Although offering a decent, spin-off mini-game, Joustus is not something that offers enough substance to be a stand-alone product. And when you consider that there is a lot of shared platforming, levels, and gameplay in the rest of this title, there really needed to be something more extravagant to set it apart in this category. Adding card games onto releases as a side project has become fairly common, but most other entries offer games with more thought and allow for a bit more interest. The fact this whole series is based on 8-bit, NES roots means you can give some leeway to Joustus, as it is designed to seem like it could run on old hardware, but it isn’t something that will profoundly affect you, even if it is just an addictive mini-game in between the series’ well-known platforming sections. Even though I didn’t find Joustus as profound as something like Hearthstone or Gwent, it offers a quick and fun break from the tough, old-school platforming and can be completely skipped if it isn’t something you fell in love with as well.

King Knight acts in a lot of ways similar to Shovel Knight but has his own flavor that makes some of the retread more interesting. Wielding a shoulder-charging attack that transforms into a spinning jump when hitting certain objects, creatures, and wall types, you can take on some interesting platforming sections and boss fights that feel all Shovel Knight, but unique as well. You also have abilities that are unleashed with “vigor” gathered from potion bottles that are dropped from enemies and breakable environmental objects. And finally, items and equipment can be used as well. The items and abilities act very similarly to that of the other Shovel Knight releases, but all in all is well-done enough to garner more praise. Platforming is as difficult as ever, but King of Cards always feels fair and the controls tight.

My biggest complaint throughout this game is just how much the levels feel re-used, or at the very least similar enough to the other releases to give me that déjà vu feeling all the time. Shovel Knight had level design down to a science, so this game follows suit and in no way am I commenting on the actual look or level-building as they are master-class, but I wish there was a bit more to make it all its own. I understand this title is set in the same universe, and thus would have similarities, but I couldn’t stop myself from feeling like I had already played parts of this one.

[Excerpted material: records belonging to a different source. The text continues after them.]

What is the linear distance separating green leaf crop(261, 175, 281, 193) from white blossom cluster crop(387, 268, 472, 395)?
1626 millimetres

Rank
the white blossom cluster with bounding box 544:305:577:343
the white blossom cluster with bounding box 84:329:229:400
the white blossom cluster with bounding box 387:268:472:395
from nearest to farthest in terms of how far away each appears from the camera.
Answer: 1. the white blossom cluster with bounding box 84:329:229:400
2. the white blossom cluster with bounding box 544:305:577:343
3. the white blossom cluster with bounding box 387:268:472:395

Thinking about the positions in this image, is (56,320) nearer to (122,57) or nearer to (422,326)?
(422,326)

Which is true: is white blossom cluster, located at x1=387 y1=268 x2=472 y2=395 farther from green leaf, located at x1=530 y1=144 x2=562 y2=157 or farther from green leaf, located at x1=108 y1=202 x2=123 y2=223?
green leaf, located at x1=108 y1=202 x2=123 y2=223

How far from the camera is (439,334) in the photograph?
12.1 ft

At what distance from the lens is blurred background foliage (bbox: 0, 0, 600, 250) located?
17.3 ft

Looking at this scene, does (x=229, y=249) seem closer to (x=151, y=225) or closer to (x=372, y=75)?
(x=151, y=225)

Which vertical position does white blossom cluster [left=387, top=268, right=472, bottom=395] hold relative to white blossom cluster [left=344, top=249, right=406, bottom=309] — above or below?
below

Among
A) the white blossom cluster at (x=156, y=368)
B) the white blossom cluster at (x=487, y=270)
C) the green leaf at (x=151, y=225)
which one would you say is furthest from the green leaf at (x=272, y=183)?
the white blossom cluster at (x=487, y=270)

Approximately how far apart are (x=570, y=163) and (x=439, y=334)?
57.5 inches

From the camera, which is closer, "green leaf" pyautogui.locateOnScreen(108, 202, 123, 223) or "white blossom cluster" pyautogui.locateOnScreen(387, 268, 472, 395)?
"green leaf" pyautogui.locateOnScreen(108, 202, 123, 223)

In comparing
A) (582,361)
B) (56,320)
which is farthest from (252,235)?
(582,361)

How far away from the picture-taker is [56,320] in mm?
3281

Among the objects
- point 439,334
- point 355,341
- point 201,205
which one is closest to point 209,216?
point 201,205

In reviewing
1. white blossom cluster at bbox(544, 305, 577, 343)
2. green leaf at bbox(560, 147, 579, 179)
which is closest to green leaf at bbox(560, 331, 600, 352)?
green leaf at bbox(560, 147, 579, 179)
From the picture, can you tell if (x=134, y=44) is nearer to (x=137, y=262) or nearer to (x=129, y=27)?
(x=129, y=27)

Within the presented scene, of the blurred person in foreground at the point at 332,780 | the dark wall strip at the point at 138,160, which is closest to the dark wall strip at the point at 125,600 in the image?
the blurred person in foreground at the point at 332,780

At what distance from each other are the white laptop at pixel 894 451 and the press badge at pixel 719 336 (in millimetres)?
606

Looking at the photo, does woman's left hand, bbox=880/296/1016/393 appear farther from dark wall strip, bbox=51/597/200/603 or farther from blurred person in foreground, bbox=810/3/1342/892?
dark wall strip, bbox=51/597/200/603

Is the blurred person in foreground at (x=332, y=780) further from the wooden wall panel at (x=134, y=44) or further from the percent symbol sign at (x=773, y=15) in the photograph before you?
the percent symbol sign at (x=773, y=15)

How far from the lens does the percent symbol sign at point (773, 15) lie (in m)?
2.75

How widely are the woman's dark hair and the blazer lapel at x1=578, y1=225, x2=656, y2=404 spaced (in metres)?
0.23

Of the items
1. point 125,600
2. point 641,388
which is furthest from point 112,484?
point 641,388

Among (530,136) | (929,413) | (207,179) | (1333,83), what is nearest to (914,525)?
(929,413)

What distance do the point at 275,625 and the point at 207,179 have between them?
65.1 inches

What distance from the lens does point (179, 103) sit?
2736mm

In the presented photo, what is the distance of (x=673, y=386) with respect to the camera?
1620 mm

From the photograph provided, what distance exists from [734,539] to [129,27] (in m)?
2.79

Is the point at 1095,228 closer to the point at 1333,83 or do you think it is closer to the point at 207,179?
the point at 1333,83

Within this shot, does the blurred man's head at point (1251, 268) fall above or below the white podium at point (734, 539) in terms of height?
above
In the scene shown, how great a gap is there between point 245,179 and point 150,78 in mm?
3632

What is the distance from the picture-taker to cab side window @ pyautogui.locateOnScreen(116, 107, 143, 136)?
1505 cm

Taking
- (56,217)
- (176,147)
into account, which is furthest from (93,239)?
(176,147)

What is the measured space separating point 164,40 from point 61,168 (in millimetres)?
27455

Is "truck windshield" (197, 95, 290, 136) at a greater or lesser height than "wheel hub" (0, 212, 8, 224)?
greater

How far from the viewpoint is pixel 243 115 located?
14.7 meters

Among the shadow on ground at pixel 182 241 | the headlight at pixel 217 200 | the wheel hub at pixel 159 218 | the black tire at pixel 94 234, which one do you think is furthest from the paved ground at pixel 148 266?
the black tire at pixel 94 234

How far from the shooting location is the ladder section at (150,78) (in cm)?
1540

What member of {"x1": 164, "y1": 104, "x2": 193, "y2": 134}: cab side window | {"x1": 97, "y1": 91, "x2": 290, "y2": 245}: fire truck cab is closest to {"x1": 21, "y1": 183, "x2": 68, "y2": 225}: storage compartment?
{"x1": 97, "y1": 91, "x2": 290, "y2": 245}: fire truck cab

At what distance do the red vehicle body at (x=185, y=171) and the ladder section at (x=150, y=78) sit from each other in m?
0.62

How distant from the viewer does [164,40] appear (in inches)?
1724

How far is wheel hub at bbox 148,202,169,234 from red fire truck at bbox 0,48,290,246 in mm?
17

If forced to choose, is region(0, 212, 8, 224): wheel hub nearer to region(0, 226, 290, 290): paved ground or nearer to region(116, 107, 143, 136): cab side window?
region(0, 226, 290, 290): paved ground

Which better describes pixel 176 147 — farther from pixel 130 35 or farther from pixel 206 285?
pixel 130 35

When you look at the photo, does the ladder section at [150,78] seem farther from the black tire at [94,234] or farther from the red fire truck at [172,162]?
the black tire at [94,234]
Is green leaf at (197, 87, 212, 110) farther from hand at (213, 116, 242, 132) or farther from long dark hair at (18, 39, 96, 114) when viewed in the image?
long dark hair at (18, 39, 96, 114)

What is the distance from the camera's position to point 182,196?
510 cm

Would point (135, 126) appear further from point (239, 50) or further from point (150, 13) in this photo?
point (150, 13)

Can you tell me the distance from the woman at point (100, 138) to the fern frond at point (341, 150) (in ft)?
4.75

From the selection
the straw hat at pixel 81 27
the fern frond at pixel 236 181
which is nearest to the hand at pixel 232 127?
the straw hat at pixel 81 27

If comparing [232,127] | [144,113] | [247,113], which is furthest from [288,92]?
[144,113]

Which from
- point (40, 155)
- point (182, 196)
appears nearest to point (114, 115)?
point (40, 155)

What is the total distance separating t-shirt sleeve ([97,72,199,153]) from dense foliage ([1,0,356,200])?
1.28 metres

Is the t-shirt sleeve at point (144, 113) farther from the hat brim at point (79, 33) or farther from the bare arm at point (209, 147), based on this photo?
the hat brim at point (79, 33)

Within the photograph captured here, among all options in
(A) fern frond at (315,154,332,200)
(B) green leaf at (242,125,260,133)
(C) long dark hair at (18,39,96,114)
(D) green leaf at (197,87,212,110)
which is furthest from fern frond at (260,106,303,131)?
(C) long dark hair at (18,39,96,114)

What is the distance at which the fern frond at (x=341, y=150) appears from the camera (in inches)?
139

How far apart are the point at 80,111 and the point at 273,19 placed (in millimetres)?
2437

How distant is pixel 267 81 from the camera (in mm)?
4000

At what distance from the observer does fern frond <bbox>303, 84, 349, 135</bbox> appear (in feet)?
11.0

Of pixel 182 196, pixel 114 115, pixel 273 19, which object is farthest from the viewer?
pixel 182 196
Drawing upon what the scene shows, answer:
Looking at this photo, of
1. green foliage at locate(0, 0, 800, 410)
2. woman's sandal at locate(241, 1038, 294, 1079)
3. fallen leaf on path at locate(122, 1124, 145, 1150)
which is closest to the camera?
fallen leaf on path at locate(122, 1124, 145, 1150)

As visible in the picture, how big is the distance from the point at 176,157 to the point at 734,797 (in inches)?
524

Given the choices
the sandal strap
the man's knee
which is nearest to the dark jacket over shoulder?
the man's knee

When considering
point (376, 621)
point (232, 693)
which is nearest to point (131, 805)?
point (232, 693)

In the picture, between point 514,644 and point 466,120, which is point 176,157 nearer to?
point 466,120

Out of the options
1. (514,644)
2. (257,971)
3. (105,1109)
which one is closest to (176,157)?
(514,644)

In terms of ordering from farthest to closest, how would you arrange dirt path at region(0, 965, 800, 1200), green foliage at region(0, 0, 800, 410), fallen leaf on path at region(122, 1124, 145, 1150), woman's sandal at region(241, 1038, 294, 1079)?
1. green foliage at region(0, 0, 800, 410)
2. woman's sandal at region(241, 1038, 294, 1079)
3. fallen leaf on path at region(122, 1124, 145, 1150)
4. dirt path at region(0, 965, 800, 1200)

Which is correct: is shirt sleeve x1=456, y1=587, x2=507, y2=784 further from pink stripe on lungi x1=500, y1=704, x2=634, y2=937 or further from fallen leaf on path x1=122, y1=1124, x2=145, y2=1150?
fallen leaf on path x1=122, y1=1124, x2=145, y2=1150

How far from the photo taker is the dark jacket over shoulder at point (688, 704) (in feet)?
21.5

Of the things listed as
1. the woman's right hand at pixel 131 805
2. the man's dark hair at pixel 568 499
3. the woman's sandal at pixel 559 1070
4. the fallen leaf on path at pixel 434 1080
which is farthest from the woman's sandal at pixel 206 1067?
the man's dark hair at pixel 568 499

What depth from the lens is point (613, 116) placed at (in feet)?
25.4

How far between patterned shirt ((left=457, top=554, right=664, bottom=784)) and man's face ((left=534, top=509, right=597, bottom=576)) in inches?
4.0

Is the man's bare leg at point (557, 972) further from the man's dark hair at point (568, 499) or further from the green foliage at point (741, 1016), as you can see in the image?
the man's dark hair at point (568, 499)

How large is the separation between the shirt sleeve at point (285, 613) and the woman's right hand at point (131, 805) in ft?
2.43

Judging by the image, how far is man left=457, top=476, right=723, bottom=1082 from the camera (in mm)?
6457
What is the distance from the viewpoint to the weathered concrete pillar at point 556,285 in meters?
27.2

The old-school feel and aesthetic have not been lost in this newest entry, and although tough-as-nails platformers of yesteryear aren’t something I yearn for a return to, this game does everything it can to change my mind. Masterfully crafted pixel art and soundtrack make this an overall package that is hard not to recommend, even if it feels wholly the same as the original Shovel Knight release, outside of basic mechanic changes and the newly minted card game. If you are a fan of any of the previous releases in the series, or just like platformers in general, then this is definitely one you will want to consider for your library.